On a slightly different tip, Rebecca Wakefield's "Awash in a Sea of Money", about the sheer volume of cash the cocaine industry injected into Miami in the 1980's, is also essential reading:

A Florida International University economist estimated in 1981 that Greater Miami's underground economic activity was worth $11 billion a year, about one-third of the area's total output. Most of that was probably drug-related, he surmised. In 1989 then-U.S. Attorney Dexter Lehtinen told the New York Times that from 1986 to 1989, $220 million in cash was spent on cars in Miami. That compared to $24 million in Jacksonville and Tampa in the same period. As much as twenty percent of local real estate was being purchased in cash, the paper reported. This slowed down after bank-reporting laws were finally enforced. (In 1970 Congress passed regulations requiring banks to provide the Treasury Department with information about the depositor for cash transactions of $10,000 or more. A court challenge delayed implementation of the law by four years, and when it did take effect, it was rarely followed by banks or enforced by the government.)

Only when Miami's image began to suffer major damage, such as the infamous 1981 Time magazine cover story "Paradise Lost," did civic boosters, led by then-Knight Ridder CEO Alvah Chapman, begin to lobby for more federal law enforcement. Vice President George Bush's South Florida Task Force on drugs arrived in 1982. That same year Operation Greenback netted its first big local bank, though money laundering wasn't declared a federal crime until 1986.

In the meantime, an astounding amount of money flowed through Miami. "In 1980 we had twelve people depositing between $250 and $500 million a year [each] in the Miami banks," McDonald recounts. "In 1979 there was a $7 billion [cash] surplus from the Miami banks. Absolutely unconscionable levels of money were pouring in here."

The rest of the articles are well worth reading, too, and you might be interested, as well, in my review of We Own This Game: A Season In The Adult World Of Youth Football, about the strange world of youth (American) football leagues in South Florida's black community.

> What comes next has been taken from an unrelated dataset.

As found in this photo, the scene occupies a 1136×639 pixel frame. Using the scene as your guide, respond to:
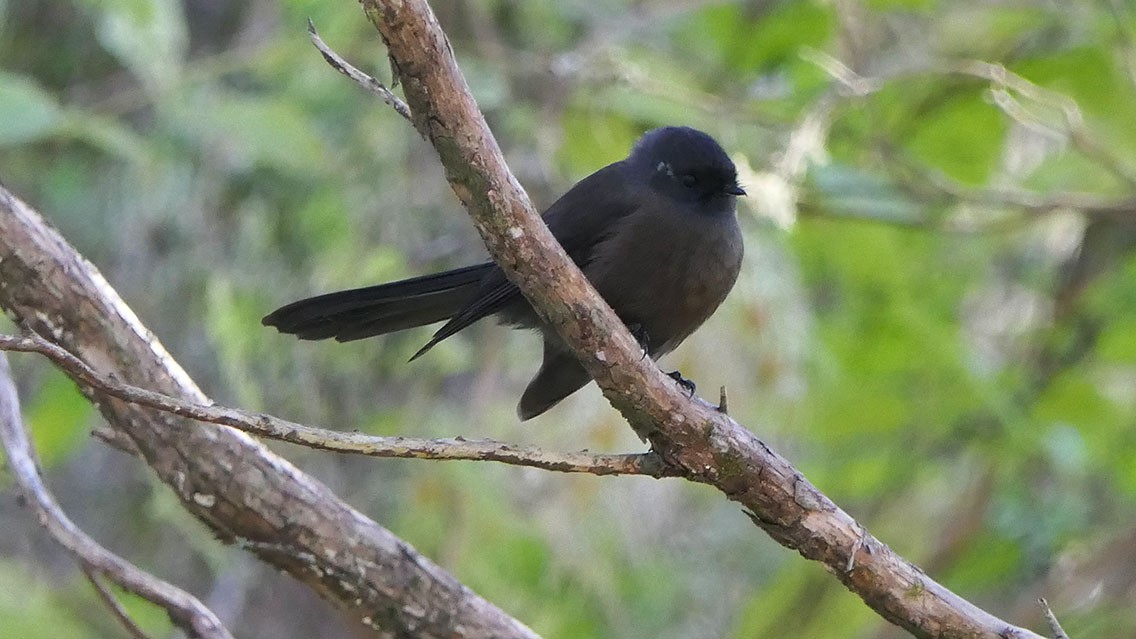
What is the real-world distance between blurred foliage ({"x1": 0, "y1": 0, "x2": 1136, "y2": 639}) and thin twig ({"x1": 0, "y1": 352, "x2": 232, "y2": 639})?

Update, October 17th, 2005 6:34 pm: As Scott points out in the comments, I would be seriously remiss in not mentioning the Miami cocaine age's impact on the wider culture, from video games like Grand Theft Auto: Vice City (great fun, but why did the Haitians all have Jamaican accents? Maybe I'm too pedantic for my own good) to Miami Bass music (which later morphed into Rio's baile funk) to the pastel sport-coated glory of Miami Vice to Al Pacino's scenery-chewing epic Scarface. Phew!